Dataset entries
:::

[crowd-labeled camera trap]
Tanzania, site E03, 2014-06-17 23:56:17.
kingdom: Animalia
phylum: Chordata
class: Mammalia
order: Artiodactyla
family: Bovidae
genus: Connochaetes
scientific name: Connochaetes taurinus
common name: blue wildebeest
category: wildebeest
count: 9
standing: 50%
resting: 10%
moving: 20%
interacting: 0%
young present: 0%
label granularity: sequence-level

:::

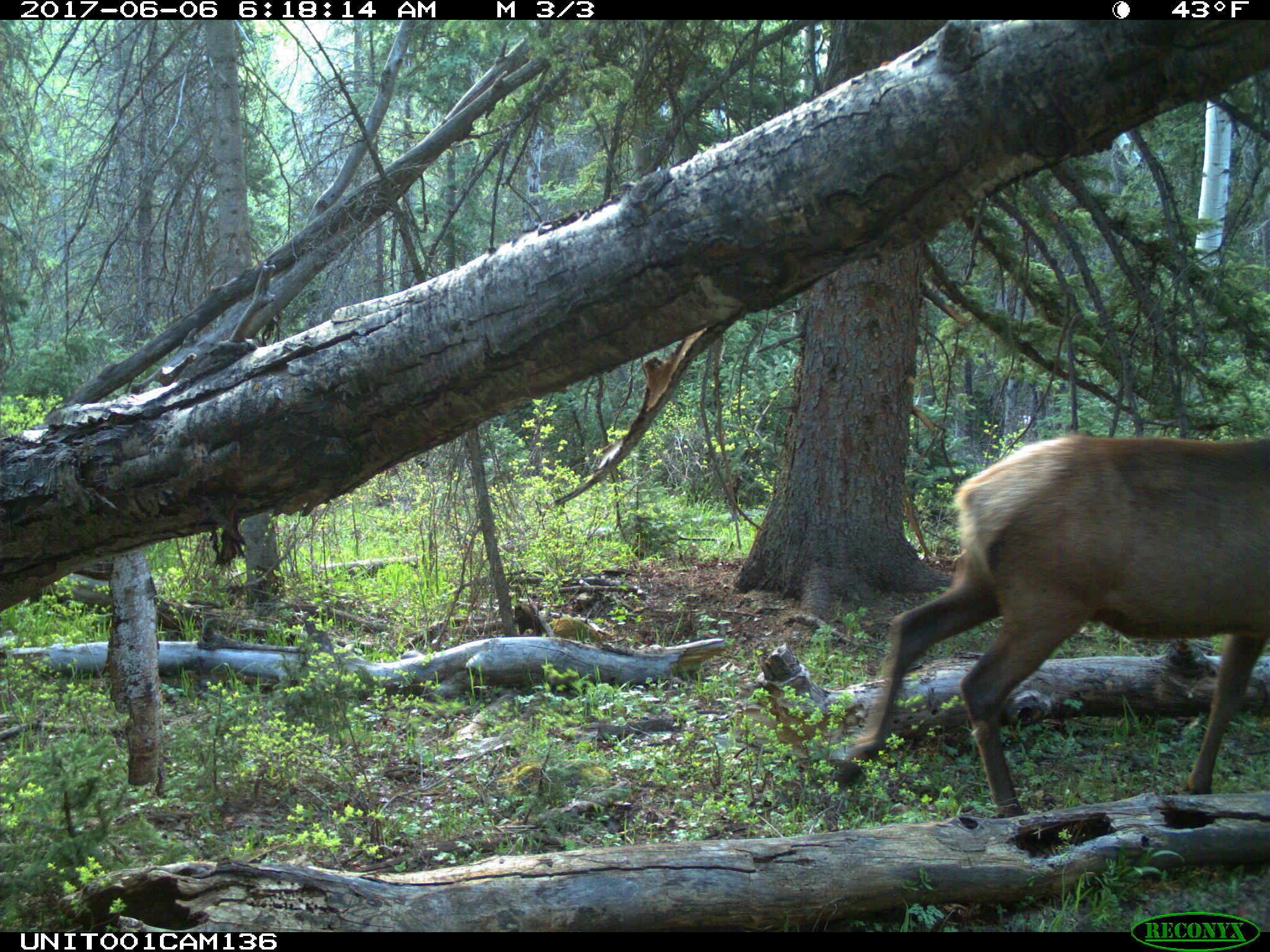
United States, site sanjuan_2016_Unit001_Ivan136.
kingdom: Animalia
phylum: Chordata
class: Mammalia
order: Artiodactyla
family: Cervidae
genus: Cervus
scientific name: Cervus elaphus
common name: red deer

:::

== EXERCISE ==
Return only the part of the records above that opens with the line containing "[crowd-labeled camera trap]" and closes with the line containing "label granularity: sequence-level", ends included.

== REPLY TO THE TASK ==
[crowd-labeled camera trap]
Tanzania, site E03, 2014-06-17 23:56:17.
kingdom: Animalia
phylum: Chordata
class: Mammalia
order: Artiodactyla
family: Bovidae
genus: Connochaetes
scientific name: Connochaetes taurinus
common name: blue wildebeest
category: wildebeest
count: 9
standing: 50%
resting: 10%
moving: 20%
interacting: 0%
young present: 0%
label granularity: sequence-level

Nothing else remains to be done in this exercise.